[] Understand the inner meaning of zero-based neural networks spread function

I. Preamble

  Before've written "single neuron, neural networks shallow, deep neural network" (interest can be looking through), write a bit messy but many areas do not have to say it. Here we try to answer a question by describing the "perception machine": "Why the long propagation function like this."

  Perceptron is a neural network forecasting model similar, and now all kinds of powerful neural network is the basis of the perception of the birth of the machine on, read Perceptron neural network is not hard up. In addition, both Perceptron neural network also, or early, they are used to deal with "two-class" issue per se, we started from the second classification, the reverse is derived Perceptron model. As for the perception of how the machine is transformed into neural networks, and more details will remain to revisit it in the future, welcome attention to "zero-based love learning," artificial intelligence learning together.

Second, dichotomous

  "Binary" is just a name for, you can imagine handle binary classification model into a black box, no matter what the content of the input, the output is 1 or 0 (yes or no). A typical binary classification as follows:

  1) whether the figure includes the cat

  2) whether the car is included in FIG.

  3) whether the portrait contained in FIG.

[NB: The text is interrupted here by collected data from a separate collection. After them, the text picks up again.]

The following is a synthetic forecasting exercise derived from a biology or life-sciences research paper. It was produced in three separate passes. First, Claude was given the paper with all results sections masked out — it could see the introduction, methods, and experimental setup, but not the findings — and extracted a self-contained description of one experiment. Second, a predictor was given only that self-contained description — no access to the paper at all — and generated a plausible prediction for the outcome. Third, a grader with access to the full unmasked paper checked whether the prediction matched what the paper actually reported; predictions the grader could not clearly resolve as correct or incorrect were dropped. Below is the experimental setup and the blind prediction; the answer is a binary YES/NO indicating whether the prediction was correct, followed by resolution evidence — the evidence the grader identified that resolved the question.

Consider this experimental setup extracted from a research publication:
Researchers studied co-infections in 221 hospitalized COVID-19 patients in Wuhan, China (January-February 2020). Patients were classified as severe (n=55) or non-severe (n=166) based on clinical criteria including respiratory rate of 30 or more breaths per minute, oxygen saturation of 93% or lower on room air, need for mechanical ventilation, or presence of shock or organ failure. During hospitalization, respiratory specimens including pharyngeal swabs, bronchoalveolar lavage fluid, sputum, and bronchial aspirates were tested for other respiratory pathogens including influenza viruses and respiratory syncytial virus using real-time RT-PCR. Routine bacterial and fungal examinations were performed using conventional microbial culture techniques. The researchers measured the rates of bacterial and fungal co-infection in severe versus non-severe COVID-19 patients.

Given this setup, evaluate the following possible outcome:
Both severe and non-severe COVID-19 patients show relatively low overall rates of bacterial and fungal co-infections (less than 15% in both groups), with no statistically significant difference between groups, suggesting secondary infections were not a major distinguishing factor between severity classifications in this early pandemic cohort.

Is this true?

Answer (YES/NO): NO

  As "the figure of what color the cat is," this problem does not belong to binary, because the cat may be white, black, yellow, figure they've not even a cat.

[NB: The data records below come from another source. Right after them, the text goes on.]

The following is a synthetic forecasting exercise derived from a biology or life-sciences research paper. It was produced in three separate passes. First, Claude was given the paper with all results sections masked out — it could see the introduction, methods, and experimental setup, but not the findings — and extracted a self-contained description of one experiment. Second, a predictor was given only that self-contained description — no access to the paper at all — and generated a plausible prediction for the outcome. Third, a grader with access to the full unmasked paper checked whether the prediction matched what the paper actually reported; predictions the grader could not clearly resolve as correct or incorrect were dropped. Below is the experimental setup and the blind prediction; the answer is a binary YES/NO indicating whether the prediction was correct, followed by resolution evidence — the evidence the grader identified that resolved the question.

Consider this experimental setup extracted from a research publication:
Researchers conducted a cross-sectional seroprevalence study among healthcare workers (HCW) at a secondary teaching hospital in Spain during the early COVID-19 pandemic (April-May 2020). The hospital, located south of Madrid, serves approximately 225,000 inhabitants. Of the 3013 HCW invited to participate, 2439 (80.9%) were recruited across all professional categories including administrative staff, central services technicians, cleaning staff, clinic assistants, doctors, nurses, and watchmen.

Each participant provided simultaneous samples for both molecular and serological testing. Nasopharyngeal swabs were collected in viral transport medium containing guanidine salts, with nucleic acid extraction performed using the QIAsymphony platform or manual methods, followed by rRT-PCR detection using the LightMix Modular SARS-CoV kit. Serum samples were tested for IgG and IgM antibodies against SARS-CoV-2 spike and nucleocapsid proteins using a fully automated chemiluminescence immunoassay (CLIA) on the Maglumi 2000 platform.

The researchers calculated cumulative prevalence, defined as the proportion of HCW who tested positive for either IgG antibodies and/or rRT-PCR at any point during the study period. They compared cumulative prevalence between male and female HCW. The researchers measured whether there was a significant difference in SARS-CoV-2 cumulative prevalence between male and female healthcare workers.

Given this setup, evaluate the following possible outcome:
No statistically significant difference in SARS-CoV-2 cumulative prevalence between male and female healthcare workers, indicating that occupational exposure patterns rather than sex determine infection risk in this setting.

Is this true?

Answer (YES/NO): NO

  Here we consider a very simple binary classification:

  "Just four pixel image white is not white."

  The following generates a random four-pixel image (magnified N times the pixel convenient observation)

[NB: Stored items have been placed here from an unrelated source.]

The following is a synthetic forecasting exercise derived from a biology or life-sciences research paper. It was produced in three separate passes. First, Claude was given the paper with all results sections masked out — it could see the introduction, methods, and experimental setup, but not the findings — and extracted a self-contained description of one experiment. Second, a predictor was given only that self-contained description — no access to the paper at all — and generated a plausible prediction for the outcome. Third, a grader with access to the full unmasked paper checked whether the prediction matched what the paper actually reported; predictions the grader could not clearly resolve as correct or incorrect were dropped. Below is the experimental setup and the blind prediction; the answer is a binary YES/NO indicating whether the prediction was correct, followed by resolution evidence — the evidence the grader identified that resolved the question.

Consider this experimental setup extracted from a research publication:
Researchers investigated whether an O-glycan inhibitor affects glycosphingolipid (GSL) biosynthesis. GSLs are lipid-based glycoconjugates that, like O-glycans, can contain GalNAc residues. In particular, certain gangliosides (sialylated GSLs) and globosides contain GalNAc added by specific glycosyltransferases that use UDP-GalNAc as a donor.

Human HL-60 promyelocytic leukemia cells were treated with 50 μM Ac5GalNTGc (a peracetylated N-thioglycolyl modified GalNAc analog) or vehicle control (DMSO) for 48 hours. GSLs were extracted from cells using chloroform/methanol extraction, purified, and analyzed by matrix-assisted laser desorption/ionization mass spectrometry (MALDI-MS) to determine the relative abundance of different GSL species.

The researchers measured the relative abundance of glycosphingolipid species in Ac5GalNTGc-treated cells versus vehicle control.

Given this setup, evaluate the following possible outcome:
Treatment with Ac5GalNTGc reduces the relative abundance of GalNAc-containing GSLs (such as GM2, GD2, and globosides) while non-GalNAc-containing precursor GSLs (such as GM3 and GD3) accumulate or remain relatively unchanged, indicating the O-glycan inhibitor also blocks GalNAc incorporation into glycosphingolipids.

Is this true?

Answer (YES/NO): NO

  Corresponding to the gradation value (gradation value range 0-255,0 represents black, 255 represents full white):

  X=(240,200,100,10)

  Determining whether the image is to be "white not white" Intuitively handled well, we gradation value of each pixel is the sum, when the gray values ​​is greater than a certain threshold value when we consider that the white is a view on a less than that this is not a blank map. Example pseudo-code as follows:

  if (x1+x2+x3+x4)>a:

    return 1

  else:

    return 0

  But this approach has a problem, it does not take into account the different manifestations of each pixel in the overall sense also have a certain influence, as in the following two graphs:

  In fact, the gray values ​​of the two plans and is the same, but subjectively we may think on the left than on the right diagram illustrating an overall "white" thing. Then we put it another way to judge the characteristics of each pixel are taken into account:

  if x1>a1 and x2>a2 and x3>a3 and x4>a4:

    return 1

  else:

    return 0

  Here a1, a2, a3, a4 each pixel can be called "signature" value, but this method has led to universal judgment is poor, such as our change of location of each pixel, it might need to add a set of characteristic values:

 

  if (x1>a1 and x2>a2 and x3>a3 and x4>a4) or (x1>b1 and x2>b2 and x3>b3 and x4>b4):

    return 1

  else:

    return 0

  Above, only two sets of feature values, in fact, may take up to six sets of combinations of feature values ​​of four pixels. If you need to deal with is 500x500 picture, then the complexity of the code will not dare to imagine.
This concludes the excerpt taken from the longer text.